Still a girl myself, I’d been married only a year and a half. My family did the thing they did best. They hid away all the pain and hurt. I thought that is what everyone did. Stuffed the grief into a hole and covered it with concrete blocks. Or heavy weight of a sort.

Of course, over the years, the pain, still alive, periodically exploded through the concrete, generally in inappropriate ways, cutting and bruising anybody nearby, causing me even more grief.

Eventually, with professional help, I learned to look head-on at my hurts and deal with them in healthier ways, knowing they never go away.

Yes, this past week was difficult. Grief came calling. We had cups of tea and fresh bread. Examined the scars. Talked about things. I held my baby whom I never got to hold in my arms.

Painful, certainly, but I didn’t have to wallow in it. I looked for balance. There is always balance. Some days it is harder to find than other days, but it is there, waiting for me to see it.

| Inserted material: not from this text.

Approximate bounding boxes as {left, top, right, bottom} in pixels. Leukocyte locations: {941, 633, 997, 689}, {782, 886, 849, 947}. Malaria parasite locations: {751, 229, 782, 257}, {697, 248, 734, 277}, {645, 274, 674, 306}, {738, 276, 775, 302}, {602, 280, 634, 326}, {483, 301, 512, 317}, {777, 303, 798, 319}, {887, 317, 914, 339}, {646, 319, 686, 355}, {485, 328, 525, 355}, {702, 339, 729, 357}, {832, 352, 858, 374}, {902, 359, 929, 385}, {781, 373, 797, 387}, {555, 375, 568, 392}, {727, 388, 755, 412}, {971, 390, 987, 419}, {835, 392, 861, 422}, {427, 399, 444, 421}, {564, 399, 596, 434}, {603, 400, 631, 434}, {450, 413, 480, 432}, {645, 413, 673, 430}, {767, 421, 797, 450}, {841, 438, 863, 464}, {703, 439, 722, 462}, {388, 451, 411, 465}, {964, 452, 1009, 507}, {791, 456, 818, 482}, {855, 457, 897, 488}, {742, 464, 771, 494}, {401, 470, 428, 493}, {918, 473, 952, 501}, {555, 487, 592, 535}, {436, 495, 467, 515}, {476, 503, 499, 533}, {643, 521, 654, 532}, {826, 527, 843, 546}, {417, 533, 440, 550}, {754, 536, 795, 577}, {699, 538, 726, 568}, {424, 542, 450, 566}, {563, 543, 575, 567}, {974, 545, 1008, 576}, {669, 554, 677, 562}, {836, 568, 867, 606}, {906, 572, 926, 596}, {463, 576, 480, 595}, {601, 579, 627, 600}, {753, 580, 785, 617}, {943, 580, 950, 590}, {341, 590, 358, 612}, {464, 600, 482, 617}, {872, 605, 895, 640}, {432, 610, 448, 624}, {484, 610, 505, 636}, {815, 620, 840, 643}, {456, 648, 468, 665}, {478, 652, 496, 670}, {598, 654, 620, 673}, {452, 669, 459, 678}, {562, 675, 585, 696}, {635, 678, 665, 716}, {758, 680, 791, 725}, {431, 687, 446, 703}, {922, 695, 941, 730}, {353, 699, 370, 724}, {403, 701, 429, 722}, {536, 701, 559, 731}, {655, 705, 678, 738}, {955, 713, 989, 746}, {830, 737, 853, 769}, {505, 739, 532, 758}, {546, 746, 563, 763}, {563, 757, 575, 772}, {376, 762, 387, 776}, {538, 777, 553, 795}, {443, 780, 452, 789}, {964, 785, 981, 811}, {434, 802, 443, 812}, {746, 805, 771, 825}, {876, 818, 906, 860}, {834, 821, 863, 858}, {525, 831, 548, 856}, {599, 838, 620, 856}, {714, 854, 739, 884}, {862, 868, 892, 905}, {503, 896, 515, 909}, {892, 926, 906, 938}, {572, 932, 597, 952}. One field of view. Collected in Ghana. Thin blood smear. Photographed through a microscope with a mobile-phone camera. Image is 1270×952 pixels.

I canned tomato/apple catsup. Neighbors would ask me how many jars I put up. Enough, I answered. I didn’t count them. I made one batch for give-away. I took around a jar for each neighbor.

Living here where every food is fresh daily, I’ve not much need for canning. But pickles, jams and a decent spicy catsup are not available in our little town. So I make my own and enjoy the making and the eating.

I sat on the patio a lot, reading, visiting neighbors, reading, just sitting, reading.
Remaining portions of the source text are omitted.